Artist's rendering shows alleged spy Robert Hanssen (left) in court

TIME.com: From reading the affidavit, what's your impression of Hanssen?

Elaine Shannon: It's simply astonishing what he was able to do, and how long he was able to get away with it. Now, it's possible for someone who's clever enough to do this, and obviously he was that clever. He drove the same old cars, lived in the same house, didn't do the obvious things that would alert his fellow agents.

But he was also extremely bold. At a time when he knew the FBI had compromised three KGB agents, he was writing letters to two more — people he had never met before — and offering information for money. And he wrote at length — when you're doing something like this, trying to keep your identity a secret from both sides, you communicate tersely. You don't prattle on and on and on. That's how they caught the Unabomber.

He's a fascinating case. Hanssen had been assigned to the most important counterintelligence offices the FBI has, in New York and Washington. He knows how thorough the FBI is when it comes to catching spies. To think that he could do this and get away with it shows an amazing degree of arrogance.

On the one hand, he got away with this for 15 years. On the other hand, the FBI was able to amass an incredible amount of detail about it. When they arrested him and searched his car, they found two journals that described in detail what he was doing. You just don't leave incriminating evidence lying around your car. It's sloppy.

Any thoughts as to motive?

ES: While he's alleged to have taken $600,000 in diamonds and cash, along with $800,000 in an escrow account, it doesn't seem to have been all about money. In some of his correspondence with his handlers, he says that "I have little need or utility" for money, because he knew he couldn't spend it without being noticed. But he also talked about having money set aside, and giving speeches in Moscow when it was all over, and he requested an "escape plan," because "nothing lasts forever."

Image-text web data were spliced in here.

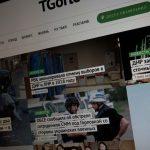 TGorlovka ищет новостного редактора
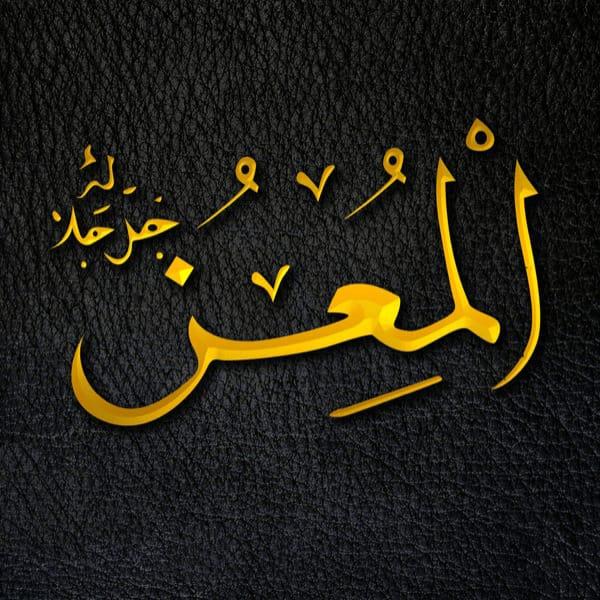 The Honorer - Al-Muʿizz - Al-Muʿizz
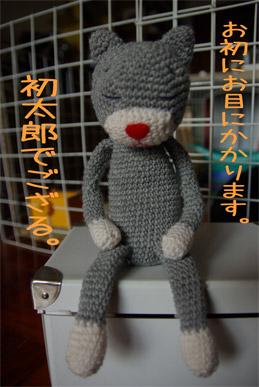 08.2.19初太郎1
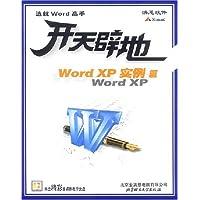 http://ec4.images-amazon.com/images/I/51wZp95cRcL._AA200_.jpg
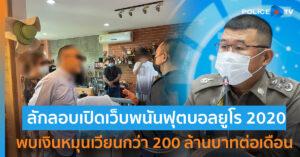 ตำรวจ  PCT  จับกุมเครือข่ายลักลอบเปิดเว็บพนันฟุตบอลยูโร 2020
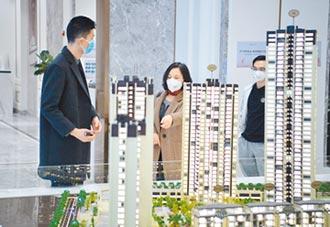 因城施策 市場解讀房市或鬆綁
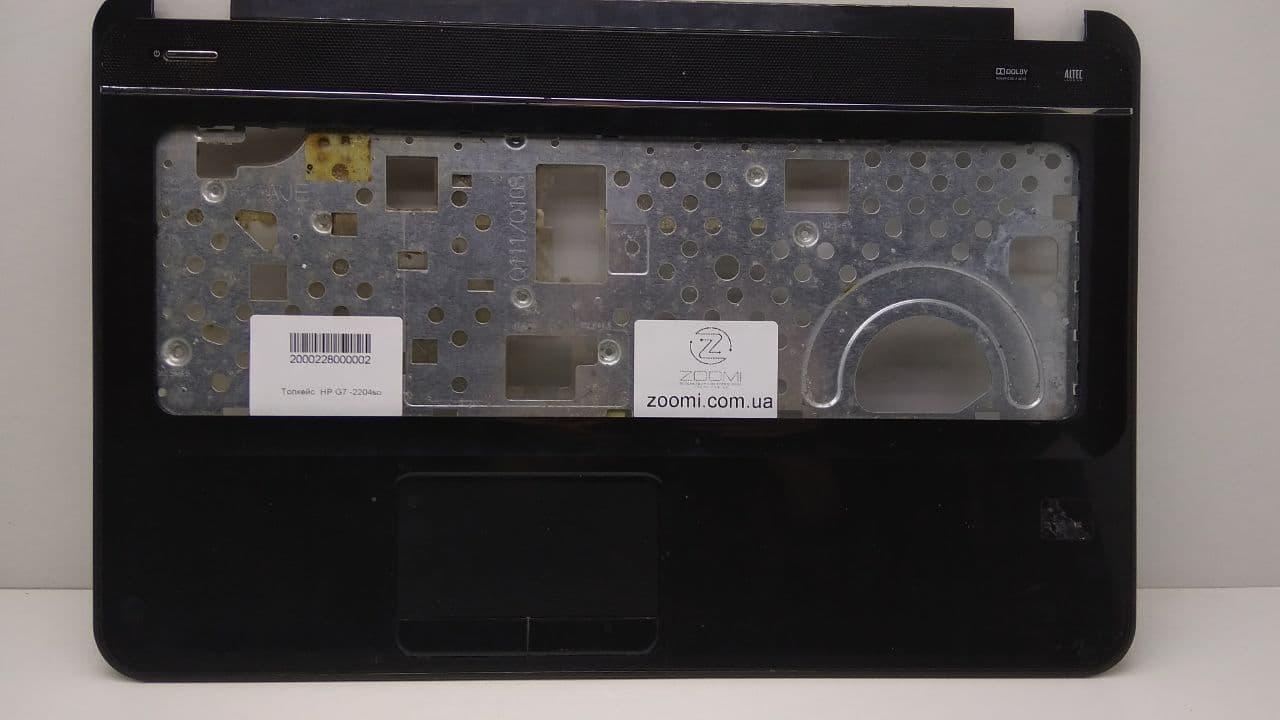 Топ кейс з тачпадом для ноутбука HP Pavilion G7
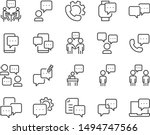 set of talk icons  bubble  chat ... | Shutterstock .eps vector #1494747566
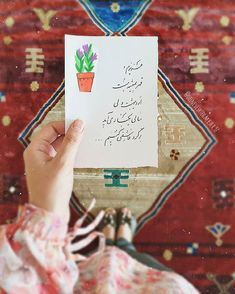 Eternal Love Quotes, Soulmate Love Quotes, Hand Photography, Grunge Photography, Message Wallpaper, Intelligence Quotes, Persian Poetry, Spring Wallpaper, Good Sentences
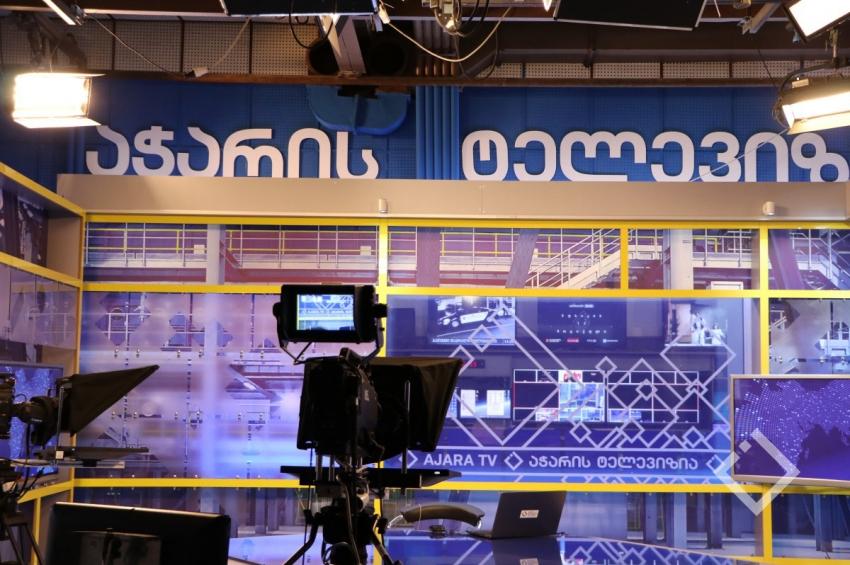 """ანგარიში - """"კრიტიკული ჟურნალისტების დევნა და შევიწროება აჭარის ტელევიზიაში"""""""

At the very least, it seems like there's more at work here than simple greed. There may be a thrill-seeking element to this, the fact that he was as bold as he was, and as sloppy, but I'd love to see what else an expert could deduce from reading this correspondence.

I mean, this guy was born in Chicago, and he's ready to retire to Moscow. There's some other motivation at work here.

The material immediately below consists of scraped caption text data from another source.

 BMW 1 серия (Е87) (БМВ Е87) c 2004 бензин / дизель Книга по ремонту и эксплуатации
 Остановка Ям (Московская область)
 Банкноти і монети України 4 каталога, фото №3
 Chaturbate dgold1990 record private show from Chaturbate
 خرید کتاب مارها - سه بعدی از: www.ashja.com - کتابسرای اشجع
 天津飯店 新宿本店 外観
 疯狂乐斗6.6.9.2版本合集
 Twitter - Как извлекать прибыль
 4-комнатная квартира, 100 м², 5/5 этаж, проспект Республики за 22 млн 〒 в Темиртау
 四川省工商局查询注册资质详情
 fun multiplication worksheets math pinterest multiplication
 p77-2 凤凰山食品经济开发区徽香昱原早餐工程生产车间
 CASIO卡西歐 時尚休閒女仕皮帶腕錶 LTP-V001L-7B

There was some pride in evidence at Tuesday's press conference. Freeh was clearly pleased at the way the FBI, the CIA and the State Department had worked together to make this case. But here was a top FBI spy-catcher, who was spying himself. For years. What's the damage done?

ES: It's devastating, one of the worst espionage cases we've seen, and not just because of the irony. The headlines so far are all about Aldrich Ames and Felix Bloch, and the microphone at the State Department — which he wasn't involved in — but the damage goes far beyond that.

This was an expert on how the U.S. spies, and how it catches spies. The technical information that he passed along — and he seems to have passed on an awful lot of it — will be a tremendous amount of help to the Russians in getting more.